Ha! Yes, I'm always in the way! It's usually when I'm out in public, like in shops, etc. When I'm in an older person's way, I always feel patronised, especially if they make me out to be in their way when rightfully I'm clearly not in anybody's way. It's like I look so youthful that older people seem to think they can shove me out of their way and make me feel like I'm 5 years old.
Being in people's way is one of the things I hate the most. I feel like a big, clumsy, awkward oaf all the time. I have been asked in a critical way, ''does it matter? Why do you hate it so much?'' The answer is, I just do. It's just another thing that I stress over, another one of those things what I stress over what other people don't even think about. I just do that sometimes, my brain focuses too much on one thing and it causes distress whenever it happens, like it's the end of the world. Yes, I do need therapy.

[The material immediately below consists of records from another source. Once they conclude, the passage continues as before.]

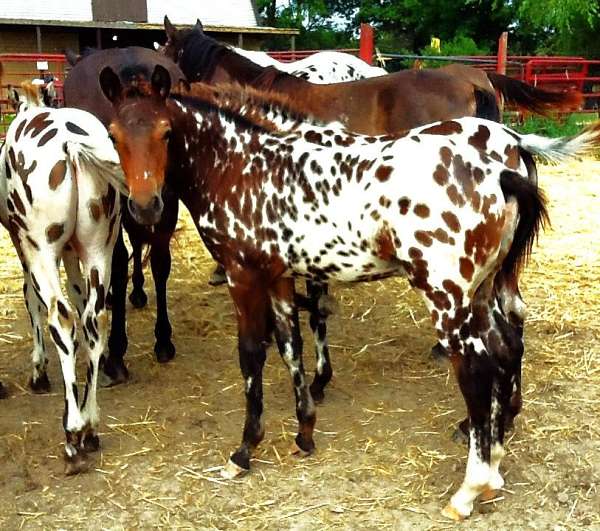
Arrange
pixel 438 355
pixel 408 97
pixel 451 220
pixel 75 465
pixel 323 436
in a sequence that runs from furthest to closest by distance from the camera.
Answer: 1. pixel 408 97
2. pixel 438 355
3. pixel 323 436
4. pixel 75 465
5. pixel 451 220

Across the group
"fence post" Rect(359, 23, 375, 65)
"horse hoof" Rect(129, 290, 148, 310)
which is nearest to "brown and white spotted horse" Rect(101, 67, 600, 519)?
"horse hoof" Rect(129, 290, 148, 310)

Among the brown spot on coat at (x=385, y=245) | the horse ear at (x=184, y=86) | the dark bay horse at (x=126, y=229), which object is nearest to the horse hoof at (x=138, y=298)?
the dark bay horse at (x=126, y=229)

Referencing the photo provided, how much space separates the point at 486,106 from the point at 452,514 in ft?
9.57

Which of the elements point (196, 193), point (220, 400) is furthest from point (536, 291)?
point (196, 193)

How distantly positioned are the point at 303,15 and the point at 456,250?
32.9 meters

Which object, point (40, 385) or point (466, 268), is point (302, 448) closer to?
point (466, 268)

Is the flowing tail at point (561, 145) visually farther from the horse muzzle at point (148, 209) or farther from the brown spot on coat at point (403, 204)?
the horse muzzle at point (148, 209)

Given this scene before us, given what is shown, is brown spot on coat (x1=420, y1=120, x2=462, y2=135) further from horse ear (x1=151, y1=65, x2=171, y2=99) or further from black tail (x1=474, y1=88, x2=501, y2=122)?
black tail (x1=474, y1=88, x2=501, y2=122)

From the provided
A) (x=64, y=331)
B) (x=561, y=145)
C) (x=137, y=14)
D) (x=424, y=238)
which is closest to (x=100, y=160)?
(x=64, y=331)

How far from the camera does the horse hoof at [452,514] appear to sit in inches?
111

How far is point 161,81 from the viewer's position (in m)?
2.89

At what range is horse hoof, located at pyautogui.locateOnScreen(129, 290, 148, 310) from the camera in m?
5.32

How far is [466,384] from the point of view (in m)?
2.76

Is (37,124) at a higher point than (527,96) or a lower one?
lower
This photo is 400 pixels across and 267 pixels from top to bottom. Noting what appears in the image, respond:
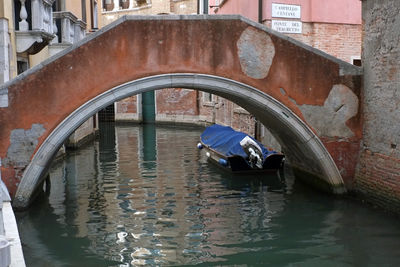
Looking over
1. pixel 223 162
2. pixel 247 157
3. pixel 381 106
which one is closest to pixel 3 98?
pixel 223 162

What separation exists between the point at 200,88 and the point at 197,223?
80.9 inches

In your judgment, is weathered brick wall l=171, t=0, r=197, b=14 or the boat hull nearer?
the boat hull

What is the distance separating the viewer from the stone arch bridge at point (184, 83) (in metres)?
6.52

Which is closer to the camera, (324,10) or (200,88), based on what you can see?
(200,88)

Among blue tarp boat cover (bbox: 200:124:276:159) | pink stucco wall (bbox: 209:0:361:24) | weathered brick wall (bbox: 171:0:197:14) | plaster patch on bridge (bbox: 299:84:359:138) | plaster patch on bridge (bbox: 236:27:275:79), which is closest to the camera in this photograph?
plaster patch on bridge (bbox: 236:27:275:79)

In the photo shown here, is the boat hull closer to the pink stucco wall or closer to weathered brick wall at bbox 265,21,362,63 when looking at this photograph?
weathered brick wall at bbox 265,21,362,63

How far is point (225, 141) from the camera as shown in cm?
1024

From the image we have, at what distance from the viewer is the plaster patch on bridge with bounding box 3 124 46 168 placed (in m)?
6.51

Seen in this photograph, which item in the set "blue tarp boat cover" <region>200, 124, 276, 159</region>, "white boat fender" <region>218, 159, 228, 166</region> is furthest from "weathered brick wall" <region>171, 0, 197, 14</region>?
"white boat fender" <region>218, 159, 228, 166</region>

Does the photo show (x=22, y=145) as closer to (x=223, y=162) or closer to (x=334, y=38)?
(x=223, y=162)

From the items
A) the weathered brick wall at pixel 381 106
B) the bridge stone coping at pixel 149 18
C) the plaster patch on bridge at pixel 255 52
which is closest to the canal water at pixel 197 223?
the weathered brick wall at pixel 381 106

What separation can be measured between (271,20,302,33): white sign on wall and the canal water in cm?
305

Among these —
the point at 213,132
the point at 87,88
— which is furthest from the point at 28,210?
the point at 213,132

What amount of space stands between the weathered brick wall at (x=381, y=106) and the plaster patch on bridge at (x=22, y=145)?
15.3 feet
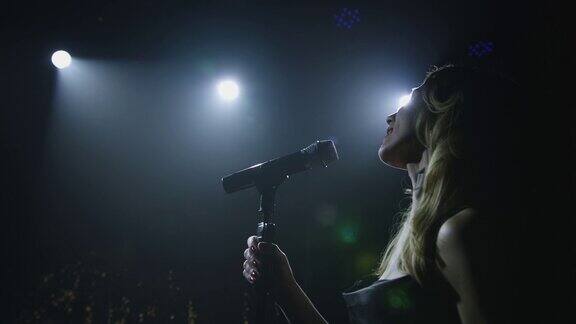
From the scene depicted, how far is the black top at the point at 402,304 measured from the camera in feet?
3.88

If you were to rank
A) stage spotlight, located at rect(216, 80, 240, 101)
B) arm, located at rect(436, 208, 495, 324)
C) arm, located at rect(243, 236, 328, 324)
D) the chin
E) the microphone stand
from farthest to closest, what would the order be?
1. stage spotlight, located at rect(216, 80, 240, 101)
2. the chin
3. arm, located at rect(243, 236, 328, 324)
4. the microphone stand
5. arm, located at rect(436, 208, 495, 324)

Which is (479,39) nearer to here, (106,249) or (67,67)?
(67,67)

I remember when I was a teenager, if I was with a friend or relative in a shop and were just behind them waiting for them to look at what they came into the shop to get, I would stand there and day dream, just get completely lost in my thoughts. Then suddenly someone would creep up from behind me and say, ''excuse me, please'', and it would make me jump. Then I would step out of the way, only to realise I was standing in the wrong place where people needed to get by. I have learnt not to stand in the way, but now I have become the opposite; I focus too much on where I am standing and I'm always looking out to see where people are going so that I can avoid being in anyone's way. It doesn't always work - I still get in the way, but at least I can move before they say ''excuse me''. The trouble is, it makes shopping very hard for me to focus on.